__THE EXERCISE__: Take the line that contains "Is building (l=94, t=30, r=120, b=42)" as the first line and the last line of the material below as the final one; reproduce exactly the lines between, inclusive.
[Begin DATA SHOWN]
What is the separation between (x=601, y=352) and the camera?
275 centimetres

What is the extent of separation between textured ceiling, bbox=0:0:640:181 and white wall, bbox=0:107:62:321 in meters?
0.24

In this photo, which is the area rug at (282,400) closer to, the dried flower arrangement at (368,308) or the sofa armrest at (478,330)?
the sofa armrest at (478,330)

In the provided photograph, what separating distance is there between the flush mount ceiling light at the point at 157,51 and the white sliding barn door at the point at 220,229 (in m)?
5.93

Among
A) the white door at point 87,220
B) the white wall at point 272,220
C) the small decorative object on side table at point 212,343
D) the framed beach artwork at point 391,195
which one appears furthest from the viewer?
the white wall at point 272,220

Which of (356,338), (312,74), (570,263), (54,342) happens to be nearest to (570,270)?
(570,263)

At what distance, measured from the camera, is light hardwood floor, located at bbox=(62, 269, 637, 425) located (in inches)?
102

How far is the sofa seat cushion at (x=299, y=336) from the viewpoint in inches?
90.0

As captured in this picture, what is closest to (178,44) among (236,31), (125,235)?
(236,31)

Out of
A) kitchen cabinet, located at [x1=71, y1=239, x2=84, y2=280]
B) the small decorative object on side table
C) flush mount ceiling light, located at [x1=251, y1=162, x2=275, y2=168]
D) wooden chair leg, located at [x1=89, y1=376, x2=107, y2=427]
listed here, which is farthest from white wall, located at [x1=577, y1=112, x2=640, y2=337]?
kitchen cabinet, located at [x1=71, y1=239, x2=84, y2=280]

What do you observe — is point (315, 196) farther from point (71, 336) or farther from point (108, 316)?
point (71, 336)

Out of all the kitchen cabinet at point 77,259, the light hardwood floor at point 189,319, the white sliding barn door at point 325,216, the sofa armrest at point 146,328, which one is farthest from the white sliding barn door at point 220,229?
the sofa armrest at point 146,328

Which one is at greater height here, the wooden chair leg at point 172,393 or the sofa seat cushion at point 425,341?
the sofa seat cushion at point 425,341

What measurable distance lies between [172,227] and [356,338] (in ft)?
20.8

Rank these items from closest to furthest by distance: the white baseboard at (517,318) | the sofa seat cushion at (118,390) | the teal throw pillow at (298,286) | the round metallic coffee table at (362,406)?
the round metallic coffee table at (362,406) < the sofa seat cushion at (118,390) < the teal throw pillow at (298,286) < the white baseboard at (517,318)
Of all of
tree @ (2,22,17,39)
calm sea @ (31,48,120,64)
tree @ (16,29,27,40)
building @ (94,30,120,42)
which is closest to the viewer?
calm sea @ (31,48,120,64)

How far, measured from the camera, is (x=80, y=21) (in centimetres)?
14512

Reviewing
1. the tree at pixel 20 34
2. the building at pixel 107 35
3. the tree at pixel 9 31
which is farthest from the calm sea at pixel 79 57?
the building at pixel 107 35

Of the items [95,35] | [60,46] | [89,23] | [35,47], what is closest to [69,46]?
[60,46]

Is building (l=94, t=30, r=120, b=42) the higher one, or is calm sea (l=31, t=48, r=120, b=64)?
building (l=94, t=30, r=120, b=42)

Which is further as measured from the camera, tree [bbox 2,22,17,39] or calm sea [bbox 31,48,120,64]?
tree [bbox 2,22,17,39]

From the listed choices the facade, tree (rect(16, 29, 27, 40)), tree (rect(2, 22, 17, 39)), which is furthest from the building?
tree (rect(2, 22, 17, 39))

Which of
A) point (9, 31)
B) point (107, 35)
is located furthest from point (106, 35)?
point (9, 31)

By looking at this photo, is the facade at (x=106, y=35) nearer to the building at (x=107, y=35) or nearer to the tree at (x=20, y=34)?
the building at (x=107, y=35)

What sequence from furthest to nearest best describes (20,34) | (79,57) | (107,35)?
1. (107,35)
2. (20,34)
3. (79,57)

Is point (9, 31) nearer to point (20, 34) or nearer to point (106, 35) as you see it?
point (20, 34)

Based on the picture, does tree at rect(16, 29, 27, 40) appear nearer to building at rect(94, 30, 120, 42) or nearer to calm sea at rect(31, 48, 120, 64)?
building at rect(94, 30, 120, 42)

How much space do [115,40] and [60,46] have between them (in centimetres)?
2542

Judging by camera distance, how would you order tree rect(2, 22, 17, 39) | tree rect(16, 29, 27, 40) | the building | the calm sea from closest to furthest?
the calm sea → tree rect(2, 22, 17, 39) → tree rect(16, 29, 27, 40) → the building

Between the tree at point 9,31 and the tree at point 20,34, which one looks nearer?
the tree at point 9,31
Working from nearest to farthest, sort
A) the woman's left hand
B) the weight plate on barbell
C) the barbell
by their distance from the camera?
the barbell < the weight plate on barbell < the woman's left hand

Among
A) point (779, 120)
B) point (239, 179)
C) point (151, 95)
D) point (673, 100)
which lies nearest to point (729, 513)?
[End DATA SHOWN]
__THE OUTPUT__:
Is building (l=94, t=30, r=120, b=42) the higher one, or is calm sea (l=31, t=48, r=120, b=64)?
building (l=94, t=30, r=120, b=42)

Which is further as measured from the camera, tree [bbox 2,22,17,39] or calm sea [bbox 31,48,120,64]?
tree [bbox 2,22,17,39]

From the listed choices the facade, tree (rect(16, 29, 27, 40)), tree (rect(2, 22, 17, 39)), which is furthest from the building?
tree (rect(2, 22, 17, 39))

Which of
A) point (9, 31)
B) point (107, 35)
is located furthest from point (106, 35)?
point (9, 31)

By looking at this photo, is the facade at (x=106, y=35) nearer to the building at (x=107, y=35) or nearer to the tree at (x=20, y=34)?
the building at (x=107, y=35)

What sequence from furthest to nearest best describes (20,34) | (79,57) | (107,35)?
1. (107,35)
2. (20,34)
3. (79,57)

Is point (9, 31) nearer to point (20, 34) or nearer to point (106, 35) as you see it?
point (20, 34)

Based on the picture, does tree at rect(16, 29, 27, 40) appear nearer to building at rect(94, 30, 120, 42) or nearer to calm sea at rect(31, 48, 120, 64)?
building at rect(94, 30, 120, 42)

How much space do [115,40] and [60,46] have between them (in centimetres)?
2542

Judging by camera distance, how would you order tree rect(2, 22, 17, 39) | tree rect(16, 29, 27, 40) | the building | the calm sea from closest to furthest?
the calm sea → tree rect(2, 22, 17, 39) → tree rect(16, 29, 27, 40) → the building

Between the tree at point 9,31 and the tree at point 20,34, which one looks nearer?
the tree at point 9,31
Working from nearest to farthest, sort
A) the woman's left hand
B) the weight plate on barbell
C) the barbell
by their distance from the camera?
the barbell < the weight plate on barbell < the woman's left hand

Among
A) point (779, 120)
B) point (239, 179)
C) point (151, 95)
D) point (673, 100)
which lies nearest to point (729, 513)?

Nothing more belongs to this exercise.